Hong Kong protesters play chicken with China
HONG KONG -- Hong Kong's leader has told thousands of protesters in the city's streets that the central government in China will not meet their demands by backing away from a decision to limit voting reforms, but as CBS News' Seth Doane reports, the protesters aren't backing down either.
Instead of dispersing as their government has requested, protesters were replenishing supplies Tuesday morning, and there was a sense that they intended to stay for a while. In fact, says Doane, with China poised to celebrate its big "National Day" holiday on Wednesday, crowds were only expected to grow in a show of defiance.
Tens of thousands of pro-democracy demonstrators have been digging-in for days, and while they are are taking a more peaceful tone -- with some even singing in the streets -- they're also getting more specific: setting an October 1 deadline for democratic reforms, and demanding that Hong Kong's Beijing-backed chief executive step down.
For now, it doesn't look like they'll get their wish.
"The central government will not comply to illegal threats," Chief Executive Leung Chun-ying said Tuesday.
Protesters have vowed to remain united. In a show of solidarity overnight, thousands waved glowing cell phones in a sort of electronic vigil.
These have been the most significant protests since Hong Kong was handed over to Chinese rule from the British in 1997.
Over the weekend, police in riot gear used tear gas to try to disperse crowds, but the heavy-handed response may have only encouraged others to join.
"I watched the news and I saw the tear gas and I think the police had gone too far," said one man who decided to take to the streets.
"We are not armed, we are not using violence. We are just sitting on the street, we are hands-up," lamented another protester. "We only use umbrellas to defend against tear gas and pepper spray."
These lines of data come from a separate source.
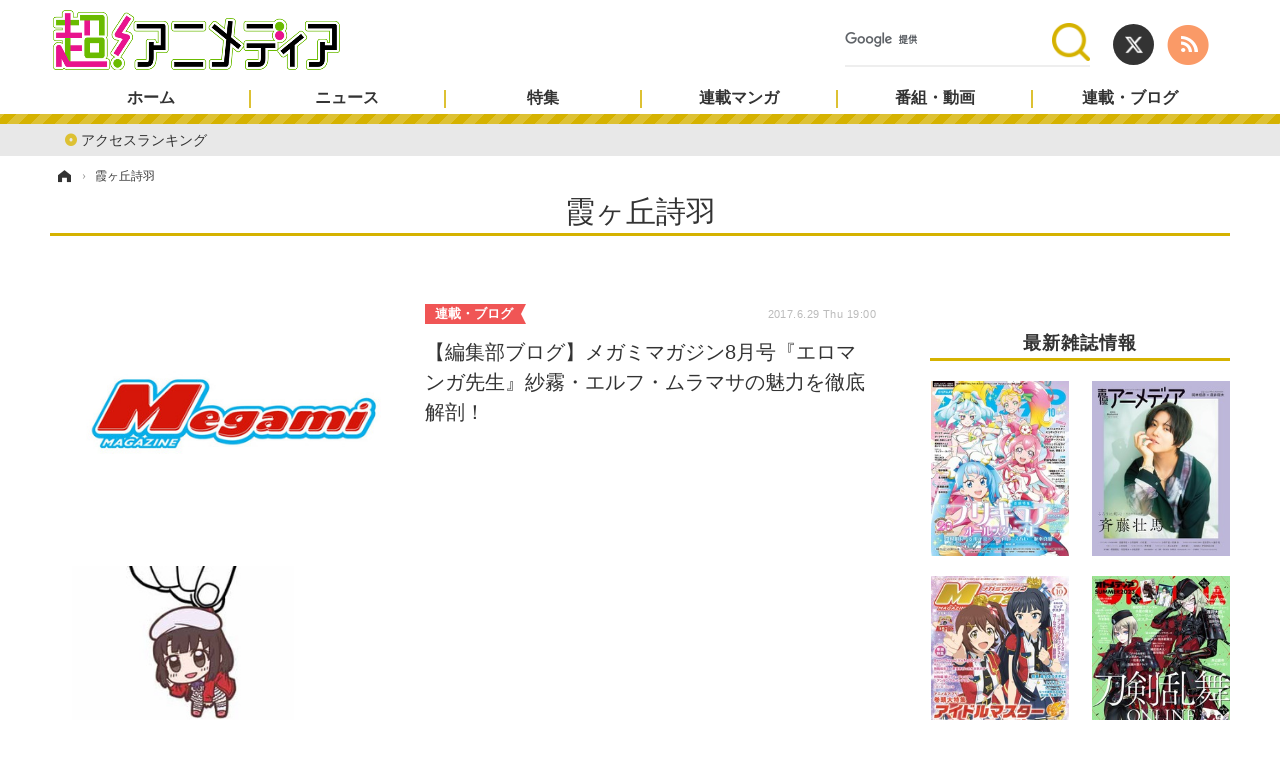

--- FILE ---
content_type: text/html; charset=utf-8
request_url: https://www.google.com/recaptcha/api2/aframe
body_size: 114
content:
<!DOCTYPE HTML><html><head><meta http-equiv="content-type" content="text/html; charset=UTF-8"></head><body><script nonce="XiDQ2Q_S7aVb16uazSHytQ">/** Anti-fraud and anti-abuse applications only. See google.com/recaptcha */ try{var clients={'sodar':'https://pagead2.googlesyndication.com/pagead/sodar?'};window.addEventListener("message",function(a){try{if(a.source===window.parent){var b=JSON.parse(a.data);var c=clients[b['id']];if(c){var d=document.createElement('img');d.src=c+b['params']+'&rc='+(localStorage.getItem("rc::a")?sessionStorage.getItem("rc::b"):"");window.document.body.appendChild(d);sessionStorage.setItem("rc::e",parseInt(sessionStorage.getItem("rc::e")||0)+1);localStorage.setItem("rc::h",'1768991228909');}}}catch(b){}});window.parent.postMessage("_grecaptcha_ready", "*");}catch(b){}</script></body></html>

--- FILE ---
content_type: text/javascript;charset=utf-8
request_url: https://p1cluster.cxense.com/p1.js
body_size: 100
content:
cX.library.onP1('177paza4kfqcd3rsil3maj8bfc');


--- FILE ---
content_type: text/javascript;charset=utf-8
request_url: https://id.cxense.com/public/user/id?json=%7B%22identities%22%3A%5B%7B%22type%22%3A%22ckp%22%2C%22id%22%3A%22mknvp9kdto3ido2r%22%7D%2C%7B%22type%22%3A%22lst%22%2C%22id%22%3A%22177paza4kfqcd3rsil3maj8bfc%22%7D%2C%7B%22type%22%3A%22cst%22%2C%22id%22%3A%22177paza4kfqcd3rsil3maj8bfc%22%7D%5D%7D&callback=cXJsonpCB2
body_size: 204
content:
/**/
cXJsonpCB2({"httpStatus":200,"response":{"userId":"cx:5q4z8ywh6dzj1snc58d9nyo6s:2o1nogr7f8q2","newUser":false}})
All those umbrellas prompted a nickname for the movement: "The Umbrella Revolution."
At the core, the demonstrators want the right to directly elect their new "chief executive" in 2017. Beijng's communist government has decreed, however, that only candidates vetted by a committee filled with Beijing loyalists will be permitted on the ballot.
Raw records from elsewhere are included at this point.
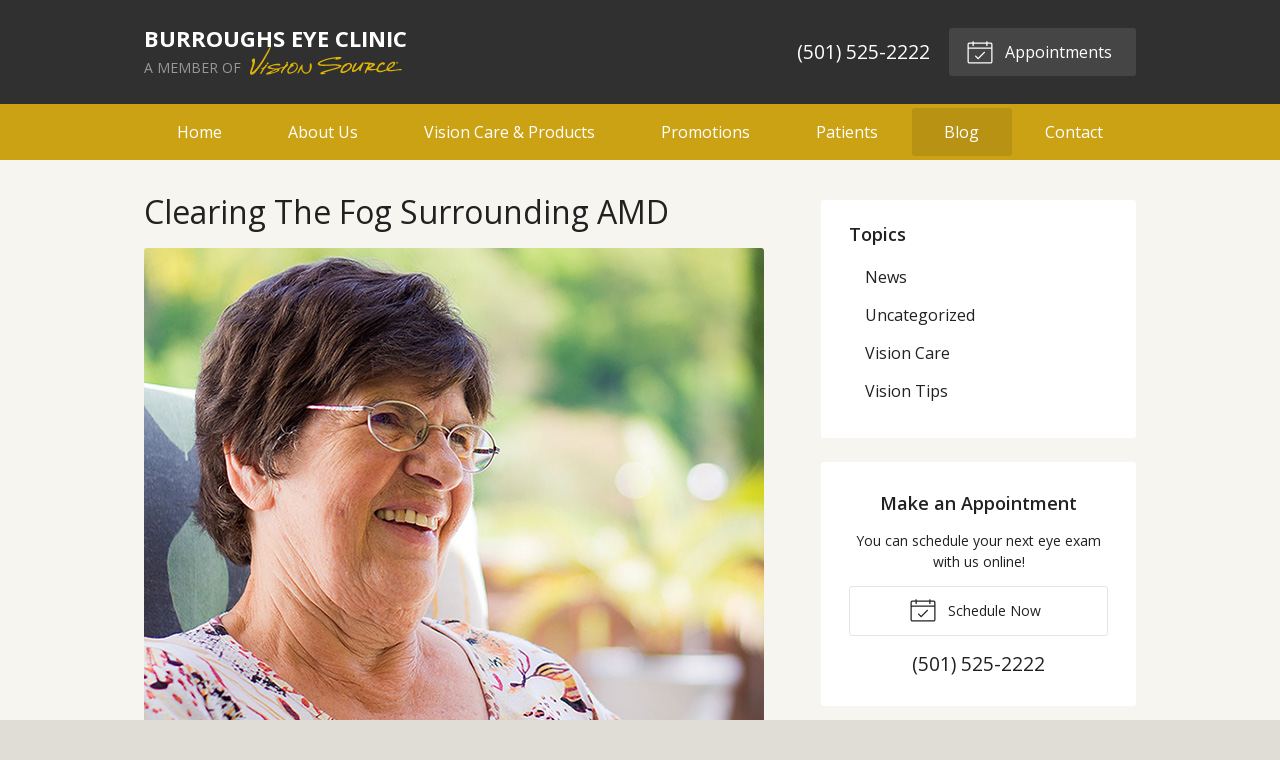

--- FILE ---
content_type: text/plain
request_url: https://www.google-analytics.com/j/collect?v=1&_v=j102&a=2096399418&t=pageview&_s=1&dl=https%3A%2F%2Fvisionsource-drburroughs.com%2F2018%2F02%2F07%2Fclearing-the-fog-surrounding-amd%2F&ul=en-us%40posix&dt=Clearing%20The%20Fog%20Surrounding%20AMD%20%E2%80%93%20Hot%20Springs%20AR%20%7C%20Burroughs%20Eye%20Clinic&sr=1280x720&vp=1280x720&_u=IEBAAEABAAAAACAAI~&jid=1281393755&gjid=536524895&cid=1998309485.1768436291&tid=UA-44971150-1&_gid=379349696.1768436291&_r=1&_slc=1&z=1988137507
body_size: -454
content:
2,cG-QP0CD1Q6HD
Many in Hong Kong see that as reneging on the deal agreed with Beijing when Hong Kong was handed over. The arrangement was dubbed "One Country, Two Systems," and was meant to grant Hong Kong some degree of political freedom from the mainland, but the limits of that system are being sharply tested.
The scenes playing out in Hong Kong's streets now are leading some to draw comparisons to another student-led, pro-democracy protest in china; 25 years ago in the infamous Tiananmen Square crackdown.
Of course, there are a number of differences. Hong Kong has a robust media, so pictures of the demonstrations have spread around the world in real time. Very few of the images are making it to mainland China, however, where Instagram has become just the latest social media outlet blocked by government censors.
The difference in news coverage of the protests between Hong Kong and mainland China is striking: one Hong Kong newspaper's headline on Tuesday reads simply, "Democracy." An article in Beijing's China Daily newspaper, however, never even mentions "democracy," and talks instead only about snarled traffic, cancelled bus routes, and the stock market being down.